> Your assignment: Skip every picture. Print each line from the one containing "Вопрошай об Истине | Свами Авадхут" through the end of the records below, word for word.

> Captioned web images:
◇ ◇ ◇ ◇ ◇ ◇ ◇

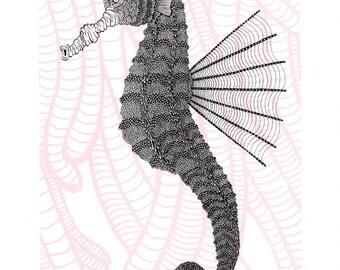 Seahorse Screenprint Nursery Art 8x10
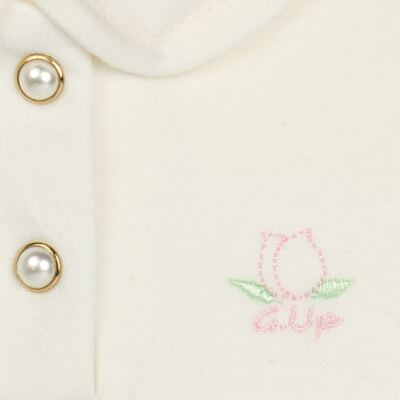 Imagem 3 do produto Body Polo com Shorts para bebe em suedine Florale - Grow Up - 04080008.0004 CONJUNTO FLOWERY CREME-G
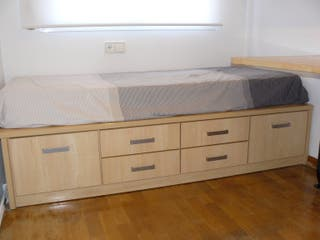 Mueble cama con cajones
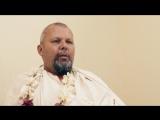 Вопрошай об Истине | Свами Авадхут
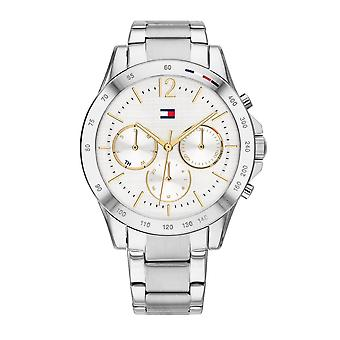 Tommy Hilfiger Watches 1782194 Ladies Haven Silver Steel Watch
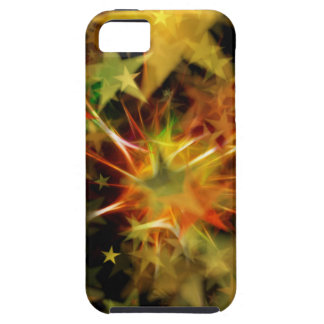 Star of Christmas iPhone 5/5S Covers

◇ ◇ ◇ ◇ ◇ ◇ ◇

> Answer:
 Вопрошай об Истине | Свами Авадхут
 Tommy Hilfiger Watches 1782194 Ladies Haven Silver Steel Watch
 Star of Christmas iPhone 5/5S Covers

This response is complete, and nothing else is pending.